(Source records)
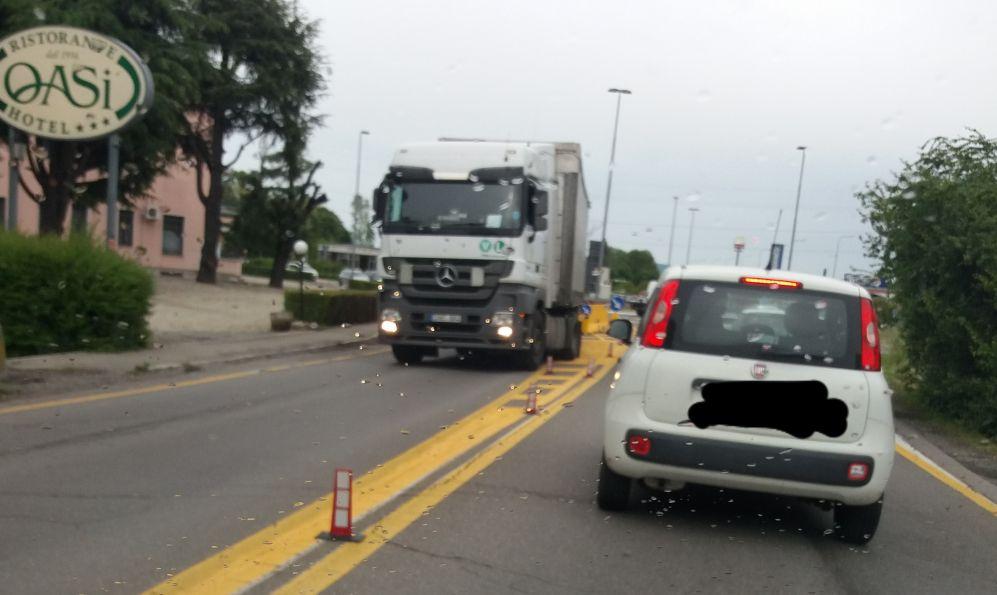 A Tortona questo camion forza la barriera in cemento e passa sul cavalcavia malconcio e pericoloso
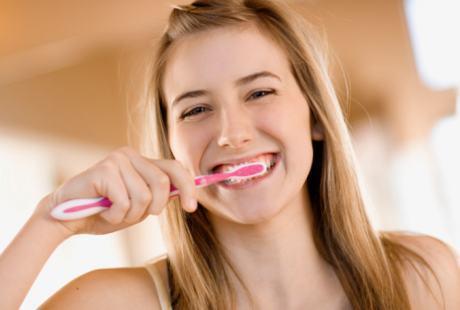 Jarang Gosok Gigi Bikin Orang Cepat Pikun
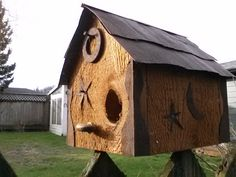 Birdhouse cedar western rust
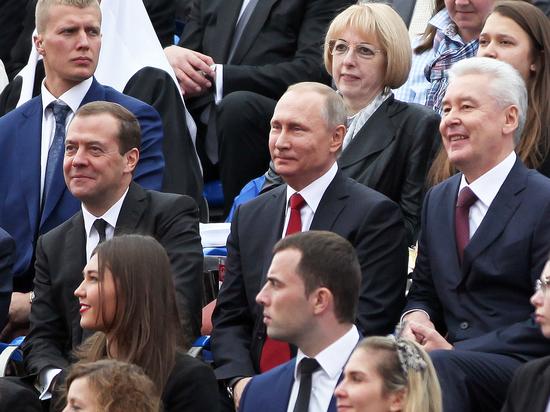 «Работал достойно»: президент поблагодарил правительство, особо отметив заслуги Медведева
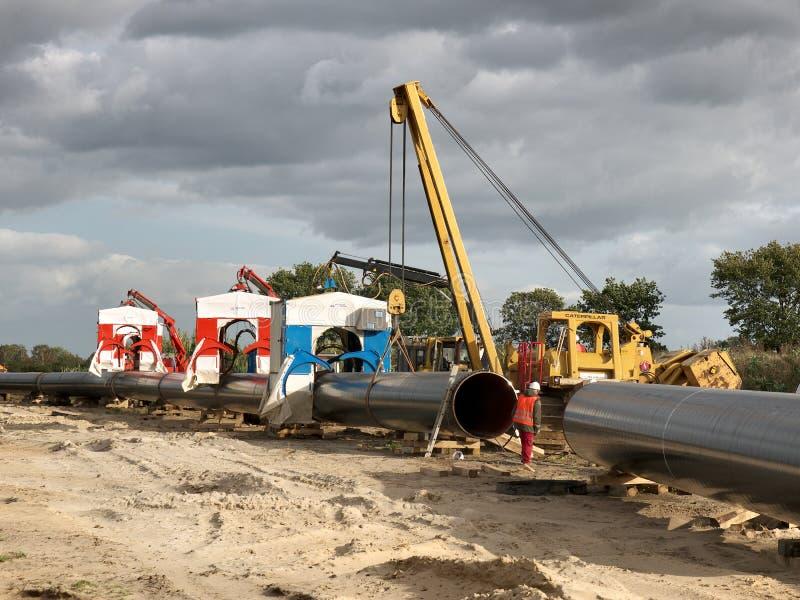 Construindo um gasoduto entre Rússia e Europa ocidental foto de stock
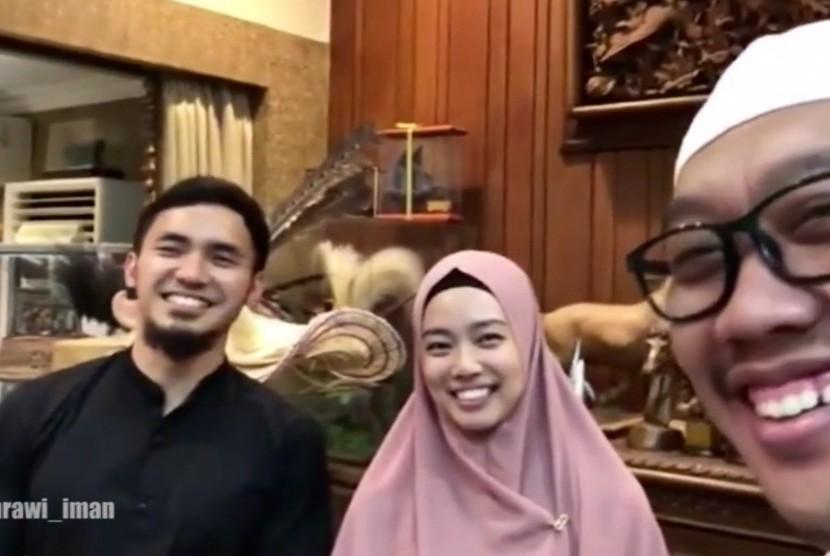 Menpora, Imam Nahrawi (kanan) bersama atlet wushu Indonesia, Lindswell Kwok (tengah) dan Hulaefi (kiri)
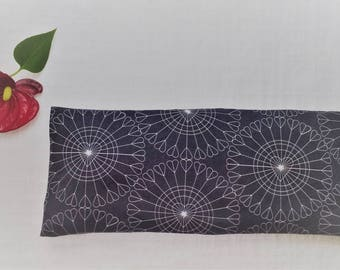 Valentine Gift, 100 % organic Eye Pillow, Boyfriend Gift, Husband Gift, Wife Gift, Girlfriend Gift, Aromatherapy, Sleep Aid, Migraine, Heart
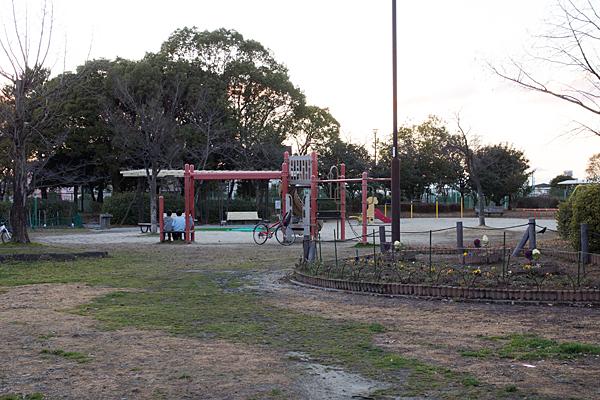 夕方の公園ベンチのふたり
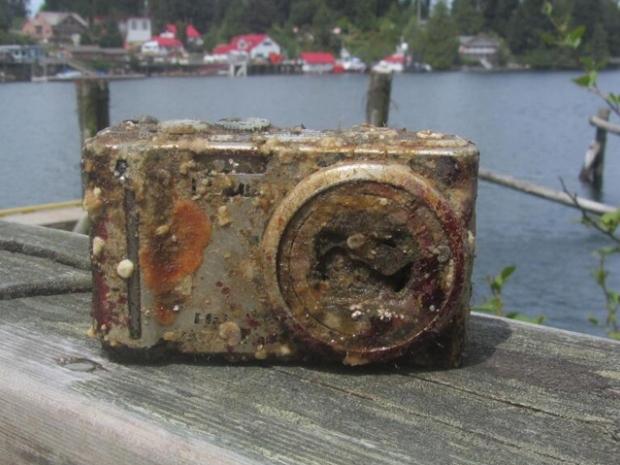 Máy ảnh bị đắm tàu được tìm thấy dưới nước sau 2 năm vẫn còn nguyên vẹn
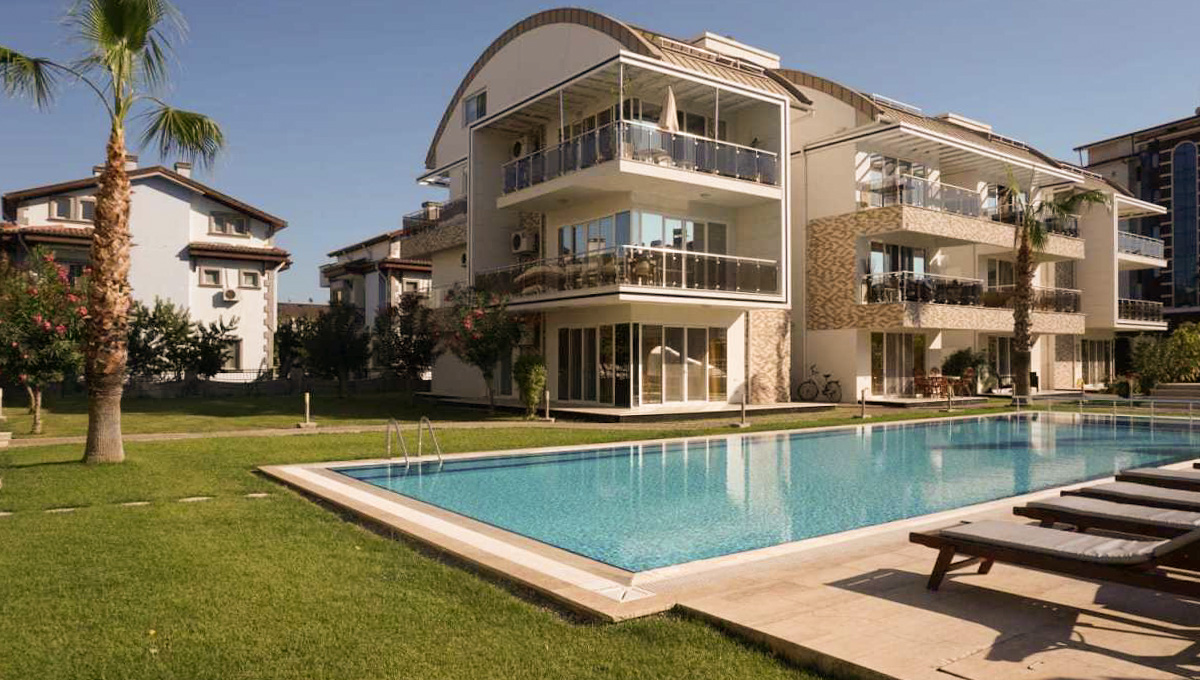 2-Bedroom Flat with Pool View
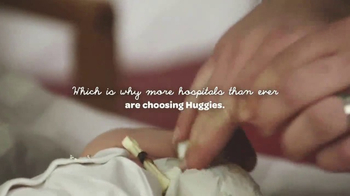 Huggies Little Snugglers TV Spot, 'Hospital Hugs' - Thumbnail 9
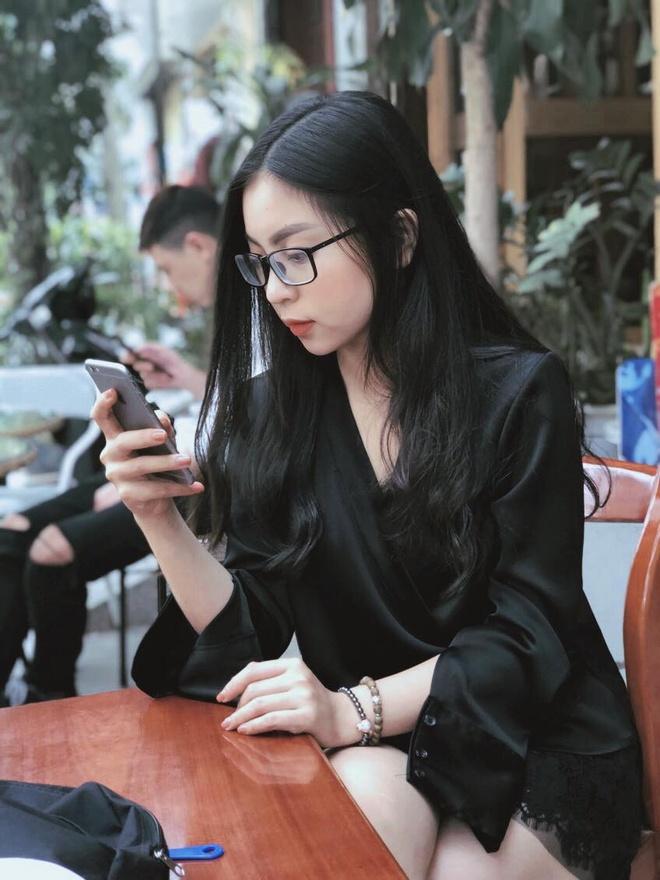 28947934 1021205928028793 8862191177967763066 o Ảnh Bạn gái của các cầu thủ U23 Việt Nam xinh như hot girl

▸ **The task**:
Copy out every entry above verbatim. Leave each picture out.

▸ **Answer to the exercise**:
 A Tortona questo camion forza la barriera in cemento e passa sul cavalcavia malconcio e pericoloso
 Jarang Gosok Gigi Bikin Orang Cepat Pikun
 Birdhouse cedar western rust
 «Работал достойно»: президент поблагодарил правительство, особо отметив заслуги Медведева
 Construindo um gasoduto entre Rússia e Europa ocidental foto de stock
 Menpora, Imam Nahrawi (kanan) bersama atlet wushu Indonesia, Lindswell Kwok (tengah) dan Hulaefi (kiri)
 Valentine Gift, 100 % organic Eye Pillow, Boyfriend Gift, Husband Gift, Wife Gift, Girlfriend Gift, Aromatherapy, Sleep Aid, Migraine, Heart
 夕方の公園ベンチのふたり
 Máy ảnh bị đắm tàu được tìm thấy dưới nước sau 2 năm vẫn còn nguyên vẹn
 2-Bedroom Flat with Pool View
 Huggies Little Snugglers TV Spot, 'Hospital Hugs' - Thumbnail 9
 28947934 1021205928028793 8862191177967763066 o Ảnh Bạn gái của các cầu thủ U23 Việt Nam xinh như hot girl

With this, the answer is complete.